Dual momentum is generally ignored as an investment strategy. I don’t expect that to change anytime soon due to behavioral factors. These include anchoring, aversion to tactical investing, home country bias, and familiarity bias. There should be plenty of future capacity for dual momentum ivestors.
Focus on Process, not Outcome
Those who wager long enough will experience a number of bad beats. You can’t control short-term outcomes. The measure of success should be if you can stick with a sound strategy during times of adversity. If you make the right decisions based on the information you had at the time, then short-term outcomes are irrelevant.
Do Your Homework
Betting lines, like financial markets, are mostly efficient. The way to be confident you have an edge is through extensive research and years of real-time results. Doing research also gives you confidence. It helps you stay with your approach despite short-term fluctuations in the value of your bankroll. Disciplined bankroll management is important for long-run success with sports or any investment.
Keep Things Simple
A serious potential problem in model development is expecting ex-ante results to hold up out-of-sample. Selection bias, over-optimization, and model overfitting are serious issues in both sports and non-sports research. If you keep tweaking your strategies, it isn’t hard to find betting angles that give you over 60% winners. But these rarely hold up in real-time. What you need is a logical basis for your wager, consistent backtest results, and real-time validation of your backtested strategies. The same is true for any type of quantitative investing.
Sports research taught me the importance of having simple strategies with intuitive logic and plenty of backtest data. This is also what led me to momentum investing. Dual momentum is simple, logical, and supported by over 200 years of backtesting validation across different markets.
Have Realistic Expectations
If you win a profitable percentage of your sports bets, you are still going to have some serious losing streaks. You have to accept this. Warren Buffett is quoted as saying the # 1 rule of investing is to not lose money, and the # 2 rule is to never forget rule #1. Yet Buffett’s Berkshire Hathaway was down more than 50% twice during the past 20 years. Despite this, Buffett has done well. Confidence in your approach and emotional discipline is what you need once you have a proven edge.

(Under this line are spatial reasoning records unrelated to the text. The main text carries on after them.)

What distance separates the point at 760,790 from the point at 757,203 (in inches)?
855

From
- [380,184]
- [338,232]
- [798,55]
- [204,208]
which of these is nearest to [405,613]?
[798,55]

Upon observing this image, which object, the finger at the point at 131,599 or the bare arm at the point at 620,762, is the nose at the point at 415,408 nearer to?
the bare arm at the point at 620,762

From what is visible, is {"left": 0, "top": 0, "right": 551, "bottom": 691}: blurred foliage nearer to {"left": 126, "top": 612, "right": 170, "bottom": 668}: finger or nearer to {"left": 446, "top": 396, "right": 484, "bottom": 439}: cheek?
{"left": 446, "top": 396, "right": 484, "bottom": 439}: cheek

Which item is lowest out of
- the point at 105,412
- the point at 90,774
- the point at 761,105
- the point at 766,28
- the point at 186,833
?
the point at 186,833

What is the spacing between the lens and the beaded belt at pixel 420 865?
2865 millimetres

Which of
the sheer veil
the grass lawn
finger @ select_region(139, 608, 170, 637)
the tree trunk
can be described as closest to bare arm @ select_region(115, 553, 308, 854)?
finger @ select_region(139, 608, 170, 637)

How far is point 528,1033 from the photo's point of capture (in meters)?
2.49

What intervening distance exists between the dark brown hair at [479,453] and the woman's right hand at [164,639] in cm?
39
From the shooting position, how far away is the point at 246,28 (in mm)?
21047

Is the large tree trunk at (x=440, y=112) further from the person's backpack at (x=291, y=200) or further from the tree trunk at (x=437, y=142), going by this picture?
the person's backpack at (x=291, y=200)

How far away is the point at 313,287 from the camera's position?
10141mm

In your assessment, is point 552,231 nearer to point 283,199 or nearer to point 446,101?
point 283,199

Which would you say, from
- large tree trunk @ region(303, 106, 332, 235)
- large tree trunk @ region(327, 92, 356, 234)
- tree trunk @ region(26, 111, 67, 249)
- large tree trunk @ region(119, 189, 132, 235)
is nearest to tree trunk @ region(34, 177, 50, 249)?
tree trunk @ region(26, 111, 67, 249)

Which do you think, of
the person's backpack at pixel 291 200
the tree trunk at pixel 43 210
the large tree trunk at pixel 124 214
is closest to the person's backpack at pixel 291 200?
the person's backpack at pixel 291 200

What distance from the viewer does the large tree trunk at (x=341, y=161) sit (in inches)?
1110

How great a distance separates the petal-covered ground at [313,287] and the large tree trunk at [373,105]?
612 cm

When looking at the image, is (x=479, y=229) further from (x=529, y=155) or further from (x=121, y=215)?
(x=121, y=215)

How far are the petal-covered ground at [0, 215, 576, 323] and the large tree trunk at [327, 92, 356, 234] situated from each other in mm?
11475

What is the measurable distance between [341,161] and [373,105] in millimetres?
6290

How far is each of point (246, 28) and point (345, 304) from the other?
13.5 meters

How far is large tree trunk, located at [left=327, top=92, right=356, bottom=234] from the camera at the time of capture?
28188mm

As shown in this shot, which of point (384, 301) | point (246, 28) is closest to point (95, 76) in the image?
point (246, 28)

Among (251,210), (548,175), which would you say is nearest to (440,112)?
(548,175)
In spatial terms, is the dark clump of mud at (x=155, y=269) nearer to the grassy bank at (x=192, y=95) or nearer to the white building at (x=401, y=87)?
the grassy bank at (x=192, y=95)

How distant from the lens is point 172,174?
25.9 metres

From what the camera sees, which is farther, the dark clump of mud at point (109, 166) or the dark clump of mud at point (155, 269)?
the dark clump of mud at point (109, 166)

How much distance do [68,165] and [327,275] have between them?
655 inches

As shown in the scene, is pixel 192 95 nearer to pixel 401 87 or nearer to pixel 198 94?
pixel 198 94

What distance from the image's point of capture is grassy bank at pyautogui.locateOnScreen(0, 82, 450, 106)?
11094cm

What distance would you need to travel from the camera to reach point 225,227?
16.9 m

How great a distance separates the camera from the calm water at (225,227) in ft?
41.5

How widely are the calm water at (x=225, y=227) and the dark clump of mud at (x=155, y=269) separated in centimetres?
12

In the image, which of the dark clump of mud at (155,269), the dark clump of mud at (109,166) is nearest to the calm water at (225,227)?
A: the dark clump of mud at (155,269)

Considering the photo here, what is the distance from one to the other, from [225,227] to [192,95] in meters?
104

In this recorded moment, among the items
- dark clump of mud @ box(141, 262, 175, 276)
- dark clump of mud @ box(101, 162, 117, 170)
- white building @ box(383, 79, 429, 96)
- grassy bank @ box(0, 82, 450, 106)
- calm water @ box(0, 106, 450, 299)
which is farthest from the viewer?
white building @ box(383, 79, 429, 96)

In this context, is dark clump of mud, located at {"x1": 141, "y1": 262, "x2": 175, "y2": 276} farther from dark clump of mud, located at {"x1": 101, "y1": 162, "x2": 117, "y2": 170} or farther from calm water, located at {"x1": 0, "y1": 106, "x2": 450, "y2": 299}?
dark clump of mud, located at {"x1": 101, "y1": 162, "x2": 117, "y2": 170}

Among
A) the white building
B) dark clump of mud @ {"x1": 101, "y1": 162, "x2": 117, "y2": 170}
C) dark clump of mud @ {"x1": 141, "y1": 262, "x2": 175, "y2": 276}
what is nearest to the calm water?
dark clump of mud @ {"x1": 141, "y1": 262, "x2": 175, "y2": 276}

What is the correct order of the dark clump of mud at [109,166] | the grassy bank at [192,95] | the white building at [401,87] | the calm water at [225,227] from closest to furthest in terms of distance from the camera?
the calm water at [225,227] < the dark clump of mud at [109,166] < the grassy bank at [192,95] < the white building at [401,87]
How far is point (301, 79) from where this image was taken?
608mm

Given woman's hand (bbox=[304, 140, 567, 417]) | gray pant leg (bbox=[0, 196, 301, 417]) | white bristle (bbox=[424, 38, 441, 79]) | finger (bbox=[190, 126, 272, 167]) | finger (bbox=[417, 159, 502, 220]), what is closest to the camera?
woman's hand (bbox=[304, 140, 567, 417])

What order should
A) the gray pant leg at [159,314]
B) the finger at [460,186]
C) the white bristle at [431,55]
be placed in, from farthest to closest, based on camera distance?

Expecting to consistently win at sports more than 60% of the time is unrealistic. Expecting to beat the markets most of the time on a short-term basis is also unrealistic. Here is the percentage of time that Global Equities Momentum (GEM) featured in my book outperformed the S&P 500 index over various periods since 1971:
Results are hypothetical, are NOT an indicator of future results, and do NOT represent returns that any investor actually attained. Indexes are unmanaged, do not reflect management or trading fees, and one cannot invest directly in an index. Please see our Disclaimer page for more information.
Over one year or less, GEM didn’t do much better than a coin flip. But over five or more years, results are considerably different. Patience is important whether you are a traditional investor or speculate on sporting events. Warren Buffett was right when he said the stock market is a mechanism for transferring wealth from the impatient to the patient.
Leave Your Opinions at the Door
You need to forget your likes or dislikes (favorite or non-favorite teams) and go where the data takes you to be a successful sports bettor. The same is true with investing. I have seen plenty of investors disregard good opportunities that conflicted with their prior beliefs and biases.
To be a good winner over the long run, you need to be a good loser over the short run. You can do this if you have a proven edge, a simple approach, and realistic expectations. Good luck to you!